Con los Poemas del manicomio de Mondragón (1987) comienza una nueva etapa, en la que domina más el poema corto, donde quizá obtiene los mejores resultados a base de un estilo sentencioso que asombra por su concisión y serenidad: “Hombre normal que por un momento / cruzas tu vida con la del esperpento / has de saber que no fue por matar el pelícano / sino por nada por lo que yazgo aquí entre otros sepulcros / y que a nada sino al azar y a ninguna voluntad sagrada / de demonio o de dios debo mi ruina”.

La obra posterior (Poesía completa, 2000-2010) fue editada por Visor en 2012 con un prólogo de Túa Blesa, uno de los mejores conocedores de Panero: abismo, miedo, suicidio, esquizofrenia, locura, muerte son los temas que se encaraman a los títulos de estos libros últimos para componer un concierto en el que predomina “la voz de la tiniebla”; una voz en exceso monódica; una suerte de escritura casi automática que vuelve sobre sí misma, para ensartar cita tras cita (a menudo autocitas) en un alarde de erudición poética que, si es un festín para cualquier filólogo que quiera ejercitarse en la intertextualidad, llega a ser cansino y dificultoso para un lector que se acerque por primera vez en sus versos.

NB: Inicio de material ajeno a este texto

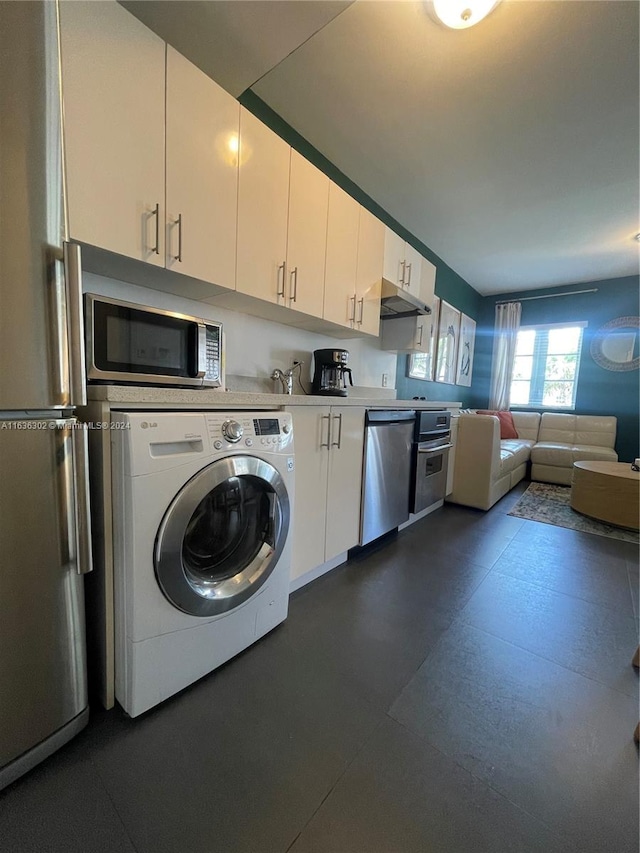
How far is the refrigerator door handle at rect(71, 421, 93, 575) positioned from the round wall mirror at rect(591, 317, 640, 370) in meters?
6.03

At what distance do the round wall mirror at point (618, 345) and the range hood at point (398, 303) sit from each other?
3.61m

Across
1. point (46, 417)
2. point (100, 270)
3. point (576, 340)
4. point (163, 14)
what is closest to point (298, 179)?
point (163, 14)

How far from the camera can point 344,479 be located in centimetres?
181

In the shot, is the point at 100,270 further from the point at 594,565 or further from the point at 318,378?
the point at 594,565

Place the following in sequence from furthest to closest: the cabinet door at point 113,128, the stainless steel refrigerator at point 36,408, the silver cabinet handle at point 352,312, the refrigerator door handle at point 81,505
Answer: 1. the silver cabinet handle at point 352,312
2. the cabinet door at point 113,128
3. the refrigerator door handle at point 81,505
4. the stainless steel refrigerator at point 36,408

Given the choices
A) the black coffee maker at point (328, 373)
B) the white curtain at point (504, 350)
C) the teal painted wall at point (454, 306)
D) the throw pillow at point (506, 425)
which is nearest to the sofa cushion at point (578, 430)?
the throw pillow at point (506, 425)

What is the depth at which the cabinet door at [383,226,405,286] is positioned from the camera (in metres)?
2.31

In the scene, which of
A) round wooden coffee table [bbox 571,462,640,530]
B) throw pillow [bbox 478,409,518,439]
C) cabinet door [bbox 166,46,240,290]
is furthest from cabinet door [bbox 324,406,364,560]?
throw pillow [bbox 478,409,518,439]

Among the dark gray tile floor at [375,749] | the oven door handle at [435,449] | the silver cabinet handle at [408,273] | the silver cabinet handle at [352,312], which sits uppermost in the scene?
the silver cabinet handle at [408,273]

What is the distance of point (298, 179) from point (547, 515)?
3.34 meters

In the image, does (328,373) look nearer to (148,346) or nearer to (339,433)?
(339,433)

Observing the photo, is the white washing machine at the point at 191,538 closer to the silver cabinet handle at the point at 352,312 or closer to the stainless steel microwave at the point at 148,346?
the stainless steel microwave at the point at 148,346

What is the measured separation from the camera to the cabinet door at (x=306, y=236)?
65.8 inches

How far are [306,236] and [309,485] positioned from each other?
131 centimetres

“Este es un libro puesto ya en orden por la muerte”, escribió Luis Rosales al frente de El contenido del corazón, dedicado póstumamente a quien fuera su gran amigo Leopoldo María, el clan de los Panero está ya puesto en orden por la muerte. Acabado el espectáculo, ahora solo queda la palabra poética, es decir, la hora de los lectores.